§ Dataset records
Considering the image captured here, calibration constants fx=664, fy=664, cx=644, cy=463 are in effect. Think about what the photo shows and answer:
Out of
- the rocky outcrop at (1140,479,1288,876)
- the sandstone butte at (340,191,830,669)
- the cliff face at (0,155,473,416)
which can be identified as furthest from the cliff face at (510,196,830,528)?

§ Task instructions
Could you edit the rows from the start through the line containing "- the cliff face at (0,155,473,416)" so that "sandstone butte" becomes "red mesa", leaving everything else as it is, and give back only those lines?

§ Result for this exercise
Considering the image captured here, calibration constants fx=664, fy=664, cx=644, cy=463 are in effect. Think about what the photo shows and answer:
Out of
- the rocky outcrop at (1140,479,1288,876)
- the red mesa at (340,191,830,669)
- the cliff face at (0,155,473,416)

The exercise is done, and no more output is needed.